— TEXT PASSAGE —
○ ○ ○ ○ ○ ○ ○

Winding Your Way Through Weed

California. The Golden State. The Wild West. A place of unique firsts: The Frisbee, TV and radio broadcasts, the enclosed mall, the seedless watermelon, the vacuum tube, freeway gas stations, supermarkets and Barbie. Not bad eh?
In 1996, California was also the first state to legalize medical pot, sparking a trend that now includes 25 other states. Five years ago, Colorado and Washington state became the first to legalize recreational cannabis, making Seattle and Denver the new Amsterdam. In fact, the gange is the most widely used semi-legal recreational drug in the Western world with 13.7% of Americans toking regularly. And most doobee users are males.

Two Male Brains

Now this could be good for the world in many ways, but not so good in others. The active component of marijuana is Δ9-tetrahydrocannabiol (THC), which has receptors in both the brain and the testis, both key male behavior centers. We know a lot about how pot affects the brain but very little about its influence on the nether regions. My sense is that effect of pot on male fertility is likely to put other environmental toxins, including tobacco, to shame.

Sperm Toke Too

Why so harsh on the diggy? Well, for one, sperm themselves have receptors for the endocannabinoids found in pot. And not unlike pot induced mood alternations, sperm from weed users also behave abnormally compared with sperm from men with confirmed fertility, says a lab study from the University of Buffalo.  Sperm exposed to high levels of THC show changes in the sperm enzyme cap, called the acrosome. And linked to this is a reduction in the normal vigorous swimming patterns such that sperm sprint too early and then “burn out” quicker, leading to a reduced ability to reach the egg for proper fertilization. Guys, the path sperm take through the woman’s body is damn hard enough, but making them act silly ain’t gonna help things at all!

○ ○ ○ ○ ○ ○ ○

— TASKS FOR THIS EXERCISE —
(1) Return the passage of the post about marijuana and male fertility from "In 1996, California" up to and including "users are males.", word for word.
(2) In the post about marijuana and male fertility, which university carried out the lab study comparing sperm from weed users with sperm from men of confirmed fertility?
(3) Continue the post about marijuana and male fertility from the point where it stops.
The rows after this point play no part in the work on the post about marijuana and male fertility.

○ ○ ○ ○ ○ ○ ○

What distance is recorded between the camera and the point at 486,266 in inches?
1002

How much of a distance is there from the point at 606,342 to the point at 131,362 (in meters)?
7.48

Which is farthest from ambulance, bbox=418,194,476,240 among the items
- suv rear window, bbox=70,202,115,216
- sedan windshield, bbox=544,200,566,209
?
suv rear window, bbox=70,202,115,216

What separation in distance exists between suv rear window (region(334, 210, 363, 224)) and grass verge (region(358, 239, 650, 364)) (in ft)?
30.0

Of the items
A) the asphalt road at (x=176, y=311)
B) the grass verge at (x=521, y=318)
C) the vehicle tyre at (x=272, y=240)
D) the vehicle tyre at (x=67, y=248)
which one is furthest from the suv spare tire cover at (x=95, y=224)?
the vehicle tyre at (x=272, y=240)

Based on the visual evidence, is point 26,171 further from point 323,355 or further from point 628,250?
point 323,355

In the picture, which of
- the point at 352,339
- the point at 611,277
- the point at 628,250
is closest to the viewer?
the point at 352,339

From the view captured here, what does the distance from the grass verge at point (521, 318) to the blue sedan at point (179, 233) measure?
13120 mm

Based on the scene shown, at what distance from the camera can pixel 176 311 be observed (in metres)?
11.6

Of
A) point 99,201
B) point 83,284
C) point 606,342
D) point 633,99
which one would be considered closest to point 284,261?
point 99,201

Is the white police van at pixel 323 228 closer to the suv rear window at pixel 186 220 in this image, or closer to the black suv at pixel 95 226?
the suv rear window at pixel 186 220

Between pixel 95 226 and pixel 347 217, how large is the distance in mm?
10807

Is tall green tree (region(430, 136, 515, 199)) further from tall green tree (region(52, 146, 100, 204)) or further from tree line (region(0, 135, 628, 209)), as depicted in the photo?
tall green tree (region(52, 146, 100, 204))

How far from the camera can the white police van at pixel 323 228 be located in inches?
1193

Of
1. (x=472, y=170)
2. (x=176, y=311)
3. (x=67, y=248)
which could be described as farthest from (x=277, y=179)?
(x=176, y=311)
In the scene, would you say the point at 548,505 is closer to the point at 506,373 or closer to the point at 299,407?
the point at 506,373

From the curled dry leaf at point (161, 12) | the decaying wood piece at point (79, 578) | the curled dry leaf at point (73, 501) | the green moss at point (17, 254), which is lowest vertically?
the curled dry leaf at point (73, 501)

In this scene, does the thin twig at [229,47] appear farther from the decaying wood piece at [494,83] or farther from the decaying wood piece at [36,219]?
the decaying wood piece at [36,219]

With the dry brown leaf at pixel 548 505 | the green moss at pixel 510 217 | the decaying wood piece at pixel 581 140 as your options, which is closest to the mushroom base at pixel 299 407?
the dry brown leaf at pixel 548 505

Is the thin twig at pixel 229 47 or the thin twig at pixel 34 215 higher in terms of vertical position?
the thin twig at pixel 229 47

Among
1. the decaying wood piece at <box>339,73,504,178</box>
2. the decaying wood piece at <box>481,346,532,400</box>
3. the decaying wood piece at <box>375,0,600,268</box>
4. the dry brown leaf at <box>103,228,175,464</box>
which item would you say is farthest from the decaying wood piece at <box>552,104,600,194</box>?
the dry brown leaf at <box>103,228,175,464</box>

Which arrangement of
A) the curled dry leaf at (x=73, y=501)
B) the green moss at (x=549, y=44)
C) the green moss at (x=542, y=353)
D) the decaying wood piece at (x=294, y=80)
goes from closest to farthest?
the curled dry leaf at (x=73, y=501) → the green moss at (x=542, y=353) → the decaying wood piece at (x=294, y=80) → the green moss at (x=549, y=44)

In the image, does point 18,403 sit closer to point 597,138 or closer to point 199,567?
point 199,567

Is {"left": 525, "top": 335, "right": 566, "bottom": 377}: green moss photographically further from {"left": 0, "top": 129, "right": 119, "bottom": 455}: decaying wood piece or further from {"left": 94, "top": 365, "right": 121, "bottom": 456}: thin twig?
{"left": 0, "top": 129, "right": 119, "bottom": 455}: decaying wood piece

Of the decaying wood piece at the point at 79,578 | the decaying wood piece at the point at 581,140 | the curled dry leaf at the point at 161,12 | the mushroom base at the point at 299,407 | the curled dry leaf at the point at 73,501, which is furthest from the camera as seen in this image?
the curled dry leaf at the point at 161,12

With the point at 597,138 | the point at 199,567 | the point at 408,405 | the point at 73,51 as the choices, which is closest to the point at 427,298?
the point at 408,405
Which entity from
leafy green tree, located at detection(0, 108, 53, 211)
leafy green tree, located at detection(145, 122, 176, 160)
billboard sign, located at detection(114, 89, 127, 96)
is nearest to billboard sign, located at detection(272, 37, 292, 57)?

○ ○ ○ ○ ○ ○ ○

— ANSWERS PROVIDED —
(1)
In 1996, California was also the first state to legalize medical pot, sparking a trend that now includes 25 other states. Five years ago, Colorado and Washington state became the first to legalize recreational cannabis, making Seattle and Denver the new Amsterdam. In fact, the gange is the most widely used semi-legal recreational drug in the Western world with 13.7% of Americans toking regularly. And most doobee users are males.

(2) The University of Buffalo.

(3)
So marijuana’s not good for sperm in a dish, but what about the real world? Several population studies also looked at the gange. In a Danish study of 1,215 men burning the bud more than once per week was associated with a 28% lower sperm concentration. Combining weed with other recreational drugs reduced the sperm concentration by 52%. That’s half the sperm count for weed wackers. Another study demonstrated that regular doobee use is associated with poor sperm shape, which is also not good for fertility.
What’s even worse is that the reversibility of pot’s effect on sperm may be drawn out since THC is fat soluble and can hang around in the body for as long as a month after fairly regular use. Sounds a lot like poison to me.
And, since it’s really the THC that buggers things up, the newest craze of edible pot will probably end up having an even larger impact on fertility than toking. Although smoking marijuana gets THC into the body much faster and at higher concentrations, it remains there much longer after eating it. Anyone who’s been there knows that unlike smoked weed, the effects of which are almost instantaneous, edibles take up to an hour to take hold. Get impatient, eat a little more, and you find yourself couch frozen for hours.
Men, think before you puff and pass, if you’d like your sperm to stay top brass.